→ **Source extract**:

Results 1 to 19 of 19
  1. #1
    aaalex93 is offline Member
    Join Date
    Sep 2012
    Posts
    11
    Rep Power
    0

    Default Help with indexer

    Hi, I am completely new to Java and I am currently on my second assignment in my Java class.

    I am having a bit of trouble getting my code to do what I need it to do. I'm not getting any errors, but when I runt the program I the console just displays the word that is given and doesn't search the webp pages like it is supposed to. I know this is very simple but again I am a complete beginner and anything helps at this point. Here is the code:


    public class SearchEngine {
    public static void main(String[] args) {
    System.out.println("Creating Index and Scraping Pages");


    // 1. Create a new Indexer object
    Indexer i = new Indexer();
    /* 2. Use the addPage method from this class
    * to add the following websites to your index
    * FSU's Program in Interdisciplinary Computing
    * FSU's Program in Interdisciplinary Computing
    * FSU's Program in Interdisciplinary Computing
    * FSU's Program in Interdisciplinary Computing */
    addPage(i, "http://pic.fsu.edu/");
    addPage(i, "http://pic.fsu.edu/about.php");
    addPage(i, "http://pic.fsu.edu/people.php");
    addPage(i, "http://pic.fsu.edu/students.php");
    System.out.println("System ready for queries");

    /* 3. Open a input dialog using the JOptionPane class
    * and ask for a word to search the index.
    * Get the word to search for as a result String.
    */
    String word = JOptionPane.showInputDialog(null, "Provide a Word to search the index:");
    // 4. Search the index for the word requested, get the result.
    i.search(word);



    /* 5. Output the search result either to the console
    * or using a JOptionPane message dialog.
    */
    System.out.println(word);
    }

    /**
    * Describe what this method does here.
    * @param i
    * @param location
    */
    public static void addPage(Indexer i, String location) {
    // 1. Get the html code from the location provided to this method
    String site = WebGet.httpget(location);
    // 2. Create a new page object and set its html code to the code you downloaded
    Page p = new Page(site);

    // 3. Get the array of words from the page object.

→ **Exercise goal**:
Answer these questions about the forum post above:
1. Which assignment in the Java class is the poster working on?
2. What prompt does the input dialog show the user?
3. Which web address is the last one passed to addPage?

→ **Provided records**:
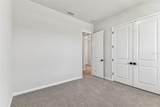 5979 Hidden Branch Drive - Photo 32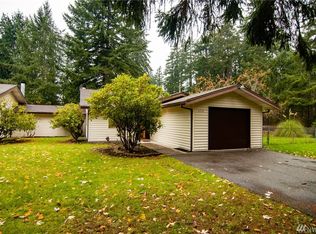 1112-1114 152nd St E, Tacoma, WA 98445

--

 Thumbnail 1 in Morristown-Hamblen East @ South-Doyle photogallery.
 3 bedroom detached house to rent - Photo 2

→ **Output for this task**:
1. The second assignment.
2. "Provide a Word to search the index:"
3. http://pic.fsu.edu/students.php